The greatest success story in juvenile literature since digital content changed life as we knew it is Diary of a Wimpy Kid by Jeff Kinney. Now 9 editions deep, the series has sold millions of copies, been made into movies, have licensed video games and much more.
The entire success of Diary comes down to one simple element: The books are really, really good. Kinney’s idea of a anti-hero in a graphic novel was perfect for today’s children. The stories and illustrations are interesting and topically sound, the humor is spot-on for the demographic and parents are thrilled that kids who usually scoff at books eagerly await the next edition.
Amulet Books, an imprint of Abrams, is the lucky publisher who took a chance on Kinney. It’s been great business for them. Predictably, Wimpy Kid has been imitated by other authors and publishers–with some success. But, the question remains: What is the next BIG series in juvenile literature.
I have a guess or two at what might approach Wimpy Kid. And you don’t have to go far from the source to find it.
Abrams has just released two new series that merit discussion they are: The Terrible Two by John Jory and Mac Barnett–two solid names in juvenile literature. Illustrator on the project is Kevin Cornell.
The other is Frank Einstein by Jon Scieszka–another blue chip juvenile author. Illustrator for Frank Einstein is Brian Biggs. The second installment in this series will be released in March, 2015.
The books have a familiar look and feel as the Wimpy Kid books.

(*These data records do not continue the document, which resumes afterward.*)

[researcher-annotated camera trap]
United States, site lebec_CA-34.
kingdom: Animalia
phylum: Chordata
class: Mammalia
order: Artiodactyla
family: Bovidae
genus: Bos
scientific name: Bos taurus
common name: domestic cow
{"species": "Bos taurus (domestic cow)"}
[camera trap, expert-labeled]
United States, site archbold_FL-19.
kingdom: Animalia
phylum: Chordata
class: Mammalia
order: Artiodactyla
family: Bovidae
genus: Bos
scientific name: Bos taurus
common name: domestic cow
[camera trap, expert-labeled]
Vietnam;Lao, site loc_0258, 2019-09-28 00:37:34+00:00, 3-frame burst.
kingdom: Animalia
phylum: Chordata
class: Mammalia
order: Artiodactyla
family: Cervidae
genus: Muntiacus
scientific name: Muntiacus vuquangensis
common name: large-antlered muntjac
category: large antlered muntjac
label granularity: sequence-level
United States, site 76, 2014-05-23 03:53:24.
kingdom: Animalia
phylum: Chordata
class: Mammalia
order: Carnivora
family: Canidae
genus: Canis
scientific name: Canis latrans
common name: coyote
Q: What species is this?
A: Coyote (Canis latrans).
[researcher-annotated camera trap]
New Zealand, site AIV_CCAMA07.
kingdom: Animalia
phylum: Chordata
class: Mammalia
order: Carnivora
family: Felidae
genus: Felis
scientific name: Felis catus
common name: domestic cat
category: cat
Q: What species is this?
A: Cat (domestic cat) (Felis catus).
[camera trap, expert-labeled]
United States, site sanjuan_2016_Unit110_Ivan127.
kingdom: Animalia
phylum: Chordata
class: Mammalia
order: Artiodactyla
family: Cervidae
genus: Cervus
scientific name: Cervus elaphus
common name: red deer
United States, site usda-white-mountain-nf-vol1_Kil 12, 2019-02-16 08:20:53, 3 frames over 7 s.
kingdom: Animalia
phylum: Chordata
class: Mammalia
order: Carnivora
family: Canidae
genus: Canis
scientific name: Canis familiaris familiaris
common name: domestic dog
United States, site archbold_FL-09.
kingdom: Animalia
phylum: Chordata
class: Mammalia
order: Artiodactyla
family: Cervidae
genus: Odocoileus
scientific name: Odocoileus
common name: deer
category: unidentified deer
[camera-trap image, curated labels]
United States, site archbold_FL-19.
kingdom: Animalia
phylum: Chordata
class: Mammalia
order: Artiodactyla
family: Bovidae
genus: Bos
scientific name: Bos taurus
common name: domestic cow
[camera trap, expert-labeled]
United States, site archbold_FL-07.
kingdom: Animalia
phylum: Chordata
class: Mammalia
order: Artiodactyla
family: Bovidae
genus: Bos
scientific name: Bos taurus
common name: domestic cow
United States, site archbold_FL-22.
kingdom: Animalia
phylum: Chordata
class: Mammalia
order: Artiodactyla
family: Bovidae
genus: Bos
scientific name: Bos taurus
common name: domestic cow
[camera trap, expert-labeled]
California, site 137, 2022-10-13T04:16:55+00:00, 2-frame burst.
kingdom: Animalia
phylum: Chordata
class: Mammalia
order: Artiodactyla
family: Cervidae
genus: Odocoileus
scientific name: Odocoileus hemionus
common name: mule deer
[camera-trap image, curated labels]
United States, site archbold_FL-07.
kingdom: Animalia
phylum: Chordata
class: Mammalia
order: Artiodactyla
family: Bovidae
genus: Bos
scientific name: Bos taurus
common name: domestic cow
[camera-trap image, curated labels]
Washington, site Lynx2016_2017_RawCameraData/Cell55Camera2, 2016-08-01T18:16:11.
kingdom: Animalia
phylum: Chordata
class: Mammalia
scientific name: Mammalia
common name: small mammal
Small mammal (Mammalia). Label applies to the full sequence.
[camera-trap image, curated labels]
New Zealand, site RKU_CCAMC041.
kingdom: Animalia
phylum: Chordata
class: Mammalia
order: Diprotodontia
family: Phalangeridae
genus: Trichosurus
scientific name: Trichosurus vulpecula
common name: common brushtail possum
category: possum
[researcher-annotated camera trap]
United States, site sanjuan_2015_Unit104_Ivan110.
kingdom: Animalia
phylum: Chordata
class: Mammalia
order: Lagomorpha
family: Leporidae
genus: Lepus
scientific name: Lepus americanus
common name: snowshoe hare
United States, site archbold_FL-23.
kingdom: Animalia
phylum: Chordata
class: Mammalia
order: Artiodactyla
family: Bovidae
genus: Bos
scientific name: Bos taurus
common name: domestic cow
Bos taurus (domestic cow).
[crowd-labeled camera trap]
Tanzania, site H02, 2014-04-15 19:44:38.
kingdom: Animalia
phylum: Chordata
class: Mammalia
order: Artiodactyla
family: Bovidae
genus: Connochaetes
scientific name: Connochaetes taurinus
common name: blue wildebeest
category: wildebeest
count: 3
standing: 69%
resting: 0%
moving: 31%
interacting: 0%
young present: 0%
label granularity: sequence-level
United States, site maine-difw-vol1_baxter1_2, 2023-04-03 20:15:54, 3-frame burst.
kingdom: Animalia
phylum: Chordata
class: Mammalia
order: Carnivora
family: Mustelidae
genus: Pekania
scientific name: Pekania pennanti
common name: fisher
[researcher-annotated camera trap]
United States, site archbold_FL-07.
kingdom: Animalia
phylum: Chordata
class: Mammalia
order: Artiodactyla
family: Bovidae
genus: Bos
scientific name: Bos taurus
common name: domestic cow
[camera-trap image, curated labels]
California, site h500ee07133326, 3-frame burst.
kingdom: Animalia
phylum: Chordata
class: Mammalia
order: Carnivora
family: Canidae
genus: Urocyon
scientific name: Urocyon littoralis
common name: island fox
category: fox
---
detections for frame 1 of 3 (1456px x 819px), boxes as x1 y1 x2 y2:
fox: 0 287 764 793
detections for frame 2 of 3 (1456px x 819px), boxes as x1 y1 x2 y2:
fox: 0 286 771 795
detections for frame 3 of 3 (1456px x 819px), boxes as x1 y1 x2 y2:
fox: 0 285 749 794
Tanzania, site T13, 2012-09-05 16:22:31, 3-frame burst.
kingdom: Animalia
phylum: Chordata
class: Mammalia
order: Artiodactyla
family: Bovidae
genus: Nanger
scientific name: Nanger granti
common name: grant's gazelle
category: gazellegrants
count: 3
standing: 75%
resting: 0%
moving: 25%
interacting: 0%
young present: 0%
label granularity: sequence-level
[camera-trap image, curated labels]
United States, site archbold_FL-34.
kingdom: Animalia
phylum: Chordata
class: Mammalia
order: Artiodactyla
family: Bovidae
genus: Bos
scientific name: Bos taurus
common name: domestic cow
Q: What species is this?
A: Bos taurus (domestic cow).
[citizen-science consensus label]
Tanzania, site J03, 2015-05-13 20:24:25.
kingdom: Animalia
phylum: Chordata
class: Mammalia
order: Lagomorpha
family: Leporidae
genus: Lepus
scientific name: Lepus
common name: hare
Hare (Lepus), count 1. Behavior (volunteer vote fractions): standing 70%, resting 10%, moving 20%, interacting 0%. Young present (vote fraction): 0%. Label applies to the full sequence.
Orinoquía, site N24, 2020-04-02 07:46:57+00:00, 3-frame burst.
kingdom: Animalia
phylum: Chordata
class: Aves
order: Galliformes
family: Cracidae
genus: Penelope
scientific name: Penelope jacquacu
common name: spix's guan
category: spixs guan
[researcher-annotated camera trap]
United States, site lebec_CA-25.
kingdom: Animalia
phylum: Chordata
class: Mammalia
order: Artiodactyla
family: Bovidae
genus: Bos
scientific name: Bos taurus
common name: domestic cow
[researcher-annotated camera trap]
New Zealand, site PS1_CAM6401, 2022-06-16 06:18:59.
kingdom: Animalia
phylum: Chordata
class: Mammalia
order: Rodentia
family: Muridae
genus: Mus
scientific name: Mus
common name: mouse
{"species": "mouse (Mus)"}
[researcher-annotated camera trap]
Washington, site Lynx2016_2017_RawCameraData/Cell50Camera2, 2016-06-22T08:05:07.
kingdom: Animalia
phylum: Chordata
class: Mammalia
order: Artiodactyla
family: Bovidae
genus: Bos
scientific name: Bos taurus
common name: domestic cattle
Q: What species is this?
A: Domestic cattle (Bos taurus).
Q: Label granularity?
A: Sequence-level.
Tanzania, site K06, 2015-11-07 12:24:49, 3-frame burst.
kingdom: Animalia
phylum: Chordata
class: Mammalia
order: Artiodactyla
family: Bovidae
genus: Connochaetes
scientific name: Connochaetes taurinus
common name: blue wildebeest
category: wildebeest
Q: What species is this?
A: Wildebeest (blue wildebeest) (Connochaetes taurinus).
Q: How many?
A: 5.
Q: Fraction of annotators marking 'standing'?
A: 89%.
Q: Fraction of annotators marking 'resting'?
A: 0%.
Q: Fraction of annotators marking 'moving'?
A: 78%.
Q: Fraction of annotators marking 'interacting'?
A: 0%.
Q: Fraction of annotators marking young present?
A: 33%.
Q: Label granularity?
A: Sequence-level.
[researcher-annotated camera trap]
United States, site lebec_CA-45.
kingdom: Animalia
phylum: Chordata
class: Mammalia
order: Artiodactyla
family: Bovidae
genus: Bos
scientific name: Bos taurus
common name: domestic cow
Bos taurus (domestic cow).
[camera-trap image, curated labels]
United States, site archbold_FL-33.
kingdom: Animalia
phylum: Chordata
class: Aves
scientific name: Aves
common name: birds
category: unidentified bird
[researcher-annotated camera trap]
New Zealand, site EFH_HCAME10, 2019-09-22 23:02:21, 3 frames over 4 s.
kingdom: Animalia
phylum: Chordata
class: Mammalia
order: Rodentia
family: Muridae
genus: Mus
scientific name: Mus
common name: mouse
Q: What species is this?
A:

The hardcover is attractive, with well-executed art elements throughout. However, that’s where the similarities end. They are not heavily graphic novels like Diary. The Terrible Two draws its strength from expertly crafted characters and stories. The main characters, Miles and Niles, are pranksters who learn to be friends–and foes–as they navigate school together. Don’t get me wrong, the illustrations are excellent, but supplemental to the story.
Frank Einstein is a story about a boy, a smart robot and a not-so-smart robot. The premise is a great primer for science and math. The story is interesting and perfect for the audience. Brian Biggs simply nailed the illustrations throughout the book.
The world of juvenile literature does not need more “Diary”, it needs a series that breaks new ground in this growing category of the graphic novel. Abrams and Amulet are ahead of the curve, again, with these two series. While the big publishing houses are still trying to imitate Diary of a Wimpy Kid, Amulet has introduced us to the next big thing.
I commend the editors at Amulet for bringing these two series forward now–fresh on the heels of their success with Diary. These series will be successful for the same reason Diary is: The books are really really good and children will want to read them.